Every line below should be repeated exactly as written.

BEGIN SOURCE MATERIAL

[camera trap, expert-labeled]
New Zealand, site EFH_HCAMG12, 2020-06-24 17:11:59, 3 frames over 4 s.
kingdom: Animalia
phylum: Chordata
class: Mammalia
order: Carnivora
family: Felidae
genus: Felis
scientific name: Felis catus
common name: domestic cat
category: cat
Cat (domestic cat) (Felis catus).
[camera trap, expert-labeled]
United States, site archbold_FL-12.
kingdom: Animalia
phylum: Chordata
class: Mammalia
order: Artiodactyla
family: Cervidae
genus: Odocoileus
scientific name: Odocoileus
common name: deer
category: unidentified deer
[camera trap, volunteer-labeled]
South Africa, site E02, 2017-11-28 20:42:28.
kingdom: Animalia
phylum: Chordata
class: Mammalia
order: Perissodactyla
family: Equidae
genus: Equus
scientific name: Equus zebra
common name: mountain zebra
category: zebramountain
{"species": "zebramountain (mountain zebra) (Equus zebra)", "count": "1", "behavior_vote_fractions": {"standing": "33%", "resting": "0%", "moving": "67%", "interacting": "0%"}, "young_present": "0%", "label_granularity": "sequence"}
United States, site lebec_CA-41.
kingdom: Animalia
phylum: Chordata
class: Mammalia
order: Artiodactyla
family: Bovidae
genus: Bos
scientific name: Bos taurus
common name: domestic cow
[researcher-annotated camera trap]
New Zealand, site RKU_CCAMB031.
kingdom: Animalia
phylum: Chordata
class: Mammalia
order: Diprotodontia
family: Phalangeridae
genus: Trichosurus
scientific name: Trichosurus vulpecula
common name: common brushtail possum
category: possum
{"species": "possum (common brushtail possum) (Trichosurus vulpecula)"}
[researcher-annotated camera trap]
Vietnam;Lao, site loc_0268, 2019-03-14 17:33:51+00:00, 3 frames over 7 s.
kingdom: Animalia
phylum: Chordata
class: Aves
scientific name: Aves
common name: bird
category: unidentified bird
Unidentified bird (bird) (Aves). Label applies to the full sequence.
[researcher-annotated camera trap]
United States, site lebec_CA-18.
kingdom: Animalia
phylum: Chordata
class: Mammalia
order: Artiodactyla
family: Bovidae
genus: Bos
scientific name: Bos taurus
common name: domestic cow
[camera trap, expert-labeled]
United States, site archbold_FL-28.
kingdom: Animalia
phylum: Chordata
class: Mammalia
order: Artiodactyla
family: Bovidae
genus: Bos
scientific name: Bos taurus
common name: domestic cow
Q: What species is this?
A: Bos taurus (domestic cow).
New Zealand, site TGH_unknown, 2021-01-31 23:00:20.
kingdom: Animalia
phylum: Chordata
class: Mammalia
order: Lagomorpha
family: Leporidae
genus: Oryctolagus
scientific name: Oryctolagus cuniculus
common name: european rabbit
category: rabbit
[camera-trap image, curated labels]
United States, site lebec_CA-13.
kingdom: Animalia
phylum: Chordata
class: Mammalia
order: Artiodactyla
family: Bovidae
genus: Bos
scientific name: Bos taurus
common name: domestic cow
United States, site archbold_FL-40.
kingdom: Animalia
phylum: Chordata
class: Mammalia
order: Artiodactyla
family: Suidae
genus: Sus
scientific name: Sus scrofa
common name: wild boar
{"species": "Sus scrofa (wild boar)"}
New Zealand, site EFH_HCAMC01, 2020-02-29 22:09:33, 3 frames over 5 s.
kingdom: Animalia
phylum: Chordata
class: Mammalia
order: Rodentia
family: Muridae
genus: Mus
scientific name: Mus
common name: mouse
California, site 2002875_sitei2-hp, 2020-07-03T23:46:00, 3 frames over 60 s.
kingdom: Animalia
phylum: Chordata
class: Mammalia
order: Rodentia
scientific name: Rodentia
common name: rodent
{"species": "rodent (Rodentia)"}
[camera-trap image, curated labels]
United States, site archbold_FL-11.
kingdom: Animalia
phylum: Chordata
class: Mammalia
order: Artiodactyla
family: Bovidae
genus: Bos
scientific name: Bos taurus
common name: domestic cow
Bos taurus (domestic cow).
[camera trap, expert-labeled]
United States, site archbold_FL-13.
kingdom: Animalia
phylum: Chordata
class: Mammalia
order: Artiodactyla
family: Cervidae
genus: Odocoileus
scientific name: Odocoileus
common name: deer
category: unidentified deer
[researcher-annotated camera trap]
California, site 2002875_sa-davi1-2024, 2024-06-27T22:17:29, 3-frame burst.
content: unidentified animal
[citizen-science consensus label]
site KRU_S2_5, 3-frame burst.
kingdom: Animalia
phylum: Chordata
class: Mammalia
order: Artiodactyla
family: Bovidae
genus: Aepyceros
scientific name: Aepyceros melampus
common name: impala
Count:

END SOURCE MATERIAL

§ RESPONSE BOX:
[camera trap, expert-labeled]
New Zealand, site EFH_HCAMG12, 2020-06-24 17:11:59, 3 frames over 4 s.
kingdom: Animalia
phylum: Chordata
class: Mammalia
order: Carnivora
family: Felidae
genus: Felis
scientific name: Felis catus
common name: domestic cat
category: cat
Cat (domestic cat) (Felis catus).
[camera trap, expert-labeled]
United States, site archbold_FL-12.
kingdom: Animalia
phylum: Chordata
class: Mammalia
order: Artiodactyla
family: Cervidae
genus: Odocoileus
scientific name: Odocoileus
common name: deer
category: unidentified deer
[camera trap, volunteer-labeled]
South Africa, site E02, 2017-11-28 20:42:28.
kingdom: Animalia
phylum: Chordata
class: Mammalia
order: Perissodactyla
family: Equidae
genus: Equus
scientific name: Equus zebra
common name: mountain zebra
category: zebramountain
{"species": "zebramountain (mountain zebra) (Equus zebra)", "count": "1", "behavior_vote_fractions": {"standing": "33%", "resting": "0%", "moving": "67%", "interacting": "0%"}, "young_present": "0%", "label_granularity": "sequence"}
United States, site lebec_CA-41.
kingdom: Animalia
phylum: Chordata
class: Mammalia
order: Artiodactyla
family: Bovidae
genus: Bos
scientific name: Bos taurus
common name: domestic cow
[researcher-annotated camera trap]
New Zealand, site RKU_CCAMB031.
kingdom: Animalia
phylum: Chordata
class: Mammalia
order: Diprotodontia
family: Phalangeridae
genus: Trichosurus
scientific name: Trichosurus vulpecula
common name: common brushtail possum
category: possum
{"species": "possum (common brushtail possum) (Trichosurus vulpecula)"}
[researcher-annotated camera trap]
Vietnam;Lao, site loc_0268, 2019-03-14 17:33:51+00:00, 3 frames over 7 s.
kingdom: Animalia
phylum: Chordata
class: Aves
scientific name: Aves
common name: bird
category: unidentified bird
Unidentified bird (bird) (Aves). Label applies to the full sequence.
[researcher-annotated camera trap]
United States, site lebec_CA-18.
kingdom: Animalia
phylum: Chordata
class: Mammalia
order: Artiodactyla
family: Bovidae
genus: Bos
scientific name: Bos taurus
common name: domestic cow
[camera trap, expert-labeled]
United States, site archbold_FL-28.
kingdom: Animalia
phylum: Chordata
class: Mammalia
order: Artiodactyla
family: Bovidae
genus: Bos
scientific name: Bos taurus
common name: domestic cow
Q: What species is this?
A: Bos taurus (domestic cow).
New Zealand, site TGH_unknown, 2021-01-31 23:00:20.
kingdom: Animalia
phylum: Chordata
class: Mammalia
order: Lagomorpha
family: Leporidae
genus: Oryctolagus
scientific name: Oryctolagus cuniculus
common name: european rabbit
category: rabbit
[camera-trap image, curated labels]
United States, site lebec_CA-13.
kingdom: Animalia
phylum: Chordata
class: Mammalia
order: Artiodactyla
family: Bovidae
genus: Bos
scientific name: Bos taurus
common name: domestic cow
United States, site archbold_FL-40.
kingdom: Animalia
phylum: Chordata
class: Mammalia
order: Artiodactyla
family: Suidae
genus: Sus
scientific name: Sus scrofa
common name: wild boar
{"species": "Sus scrofa (wild boar)"}
New Zealand, site EFH_HCAMC01, 2020-02-29 22:09:33, 3 frames over 5 s.
kingdom: Animalia
phylum: Chordata
class: Mammalia
order: Rodentia
family: Muridae
genus: Mus
scientific name: Mus
common name: mouse
California, site 2002875_sitei2-hp, 2020-07-03T23:46:00, 3 frames over 60 s.
kingdom: Animalia
phylum: Chordata
class: Mammalia
order: Rodentia
scientific name: Rodentia
common name: rodent
{"species": "rodent (Rodentia)"}
[camera-trap image, curated labels]
United States, site archbold_FL-11.
kingdom: Animalia
phylum: Chordata
class: Mammalia
order: Artiodactyla
family: Bovidae
genus: Bos
scientific name: Bos taurus
common name: domestic cow
Bos taurus (domestic cow).
[camera trap, expert-labeled]
United States, site archbold_FL-13.
kingdom: Animalia
phylum: Chordata
class: Mammalia
order: Artiodactyla
family: Cervidae
genus: Odocoileus
scientific name: Odocoileus
common name: deer
category: unidentified deer
[researcher-annotated camera trap]
California, site 2002875_sa-davi1-2024, 2024-06-27T22:17:29, 3-frame burst.
content: unidentified animal
[citizen-science consensus label]
site KRU_S2_5, 3-frame burst.
kingdom: Animalia
phylum: Chordata
class: Mammalia
order: Artiodactyla
family: Bovidae
genus: Aepyceros
scientific name: Aepyceros melampus
common name: impala
Count:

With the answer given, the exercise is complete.